### Texte fourni
::::::::::

Le 27 avril, nous accueillerons nos membres à notre Assemblée générale et échangerons avec eux sur un thème d'actualité : "croissance contre décroissance". Le débat n'est pas nouveau, mais il reprend de plus belle dans le contexte actuel du changement climatique et des défis de la durabilité.    

Le WEF (World Economic Forum) l'a déjà inscrit à son ordre du jour : devrions-nous préconiser la décroissance plutôt que la croissance des économies ? Pouvons-nous utiliser moins d'énergie et de ressources dans le monde et faire passer le bien-être avant le profit ? Partisans et opposants se font entendre. Les autorités européennes s'intéressent également à l'ère "post-croissance" et organisent en mai une conférence intitulée "Au-delà de la croissance". Elles se pencheront sur des questions telles que : quel récit est nécessaire pour donner une orientation à une Union européenne qui s'efforce d'atteindre la prospérité plutôt que la croissance ? Quelles sont les structures de gouvernance nécessaires pour relever les défis environnementaux, sociaux et économiques interconnectés d'aujourd'hui et garantir que tous les domaines politiques contribuent aux objectifs communs de l'UE ?   

Le choix du thème de cette année est certainement un coup de fouet. Avant notre débat, nous donnerons un aperçu de l'état actuel du mouvement de décroissance dans la littérature académique [1]. 

 

Histoire : le MIT et Lyon comme lieux de naissance   

1972 : ça vous dit quelque chose ?    

C'est le début d'un débat mondial sur les conséquences d'une croissance mondiale soutenue, suite à la publication du livre "Limits of Growth". Ce dernier rend compte des conclusions d'une étude sur la croissance économique et démographique exponentielle avec des ressources finies, réalisée par une équipe internationale de chercheurs du Massachusetts Institute of Technology [2]. À la même époque, le terme "décroissance" est inventé par le philosophe social franco-autrichien André Gorz, mais le mouvement de la décroissance ne prend son envol à Lyon que 30 ans plus tard.

::::::::::

### Travail demandé
1. Répondez à ces questions sur le texte sur la décroissance :
(a) Quel jour l'Assemblée générale accueillera-t-elle les membres ?
(b) Quel titre porte la conférence que les autorités européennes organisent en mai ?
(c) Qui a inventé le terme « décroissance » ?
2. Redonnez mot pour mot le passage du texte sur la décroissance qui commence aux mots « 1972 : ça vous » et s'arrête après « ans plus tard. ».

### Extrait des données
::::::::::

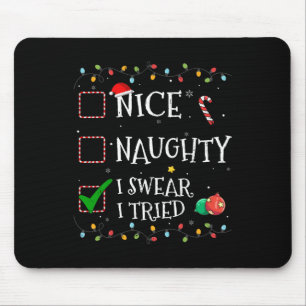 Nice Naughty List I Sweet I Tried Weihnachtsmannmü Mousepad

::::::::::

### Réponses attendues
1.
(a) Le 27 avril.
(b) « Au-delà de la croissance ».
(c) Le philosophe social franco-autrichien André Gorz.

2.
1972 : ça vous dit quelque chose ?    

C'est le début d'un débat mondial sur les conséquences d'une croissance mondiale soutenue, suite à la publication du livre "Limits of Growth". Ce dernier rend compte des conclusions d'une étude sur la croissance économique et démographique exponentielle avec des ressources finies, réalisée par une équipe internationale de chercheurs du Massachusetts Institute of Technology [2]. À la même époque, le terme "décroissance" est inventé par le philosophe social franco-autrichien André Gorz, mais le mouvement de la décroissance ne prend son envol à Lyon que 30 ans plus tard.